Code sketch (conceptual):

  • Initialize Y.js document and binding to UI
  • Persist doc state to IndexedDB on every change
  • Listen for remote updates and apply them to Y.Doc

Note: This is a high-level sketch. When implementing, tailor the APIs to your tech stack and ensure correct handling of block relationships and nested structures.

UI and UX considerations

  • Conflict indicators: Clearly flag blocks with unresolved conflicts and offer inline resolution actions.
  • Offline indicators: Show connectivity status and the pending change count.
  • Previews and snapshots: Let users preview how the merged result will look after sync, before applying it.
  • Performance feedback: Debounce updates to the UI during large edits to avoid jank.

Testing and observability

  • Network partition testing: Simulate long offline periods and flaky networks to verify reconciliation correctness.
  • Deterministic replays: Reproduce issues by replaying a known sequence of edits and verifying the final state matches expectations.
  • Metrics: Track time-to-merge, conflict rate, and divergence between clients.
  • Logging: Emit structured logs for local edits, outbound/inbound changes, and merge decisions to facilitate debugging.

Security and privacy considerations

  • Data at rest: Encrypt sensitive document blocks locally.
  • Data in transit: Use TLS for all sync traffic with integrity checks.
  • Access control: Enforce per-document permissions and block-level access rules.
  • Auditability: Preserve a tamper-evident log of edits to support traceability and rollback if needed.

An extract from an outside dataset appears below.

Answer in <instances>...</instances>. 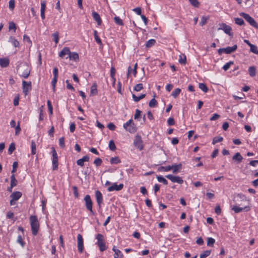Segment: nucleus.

Putting it together: a practical blueprint

  1. Model documents as block trees with stable IDs and causal metadata.
  2. Implement a local CRDT-based core to merge concurrent edits deterministically.
  3. Persist state and change logs in a local store (IndexedDB) with a clean API surface.
  4. Establish a reliable, authenticated sync channel to a central server that performs CRDT-based merges.
  5. Build UX around clear conflict resolution, offline status, and seamless re-sync.
  6. Add testing harnesses that simulate offline work, concurrent edits, and network failures.
  7. Prioritize security with encryption, access controls, and auditing.

Conclusion

Offline-first sync systems enable powerful, responsive collaboration akin to Notion by combining a block-based data model, CRDT-based convergence, and careful UX design. By structuring the architecture around local edits, deterministic merges, and robust synchronization pipelines, you can deliver a seamless experience that remains consistent and conflict-resilient across devices and networks.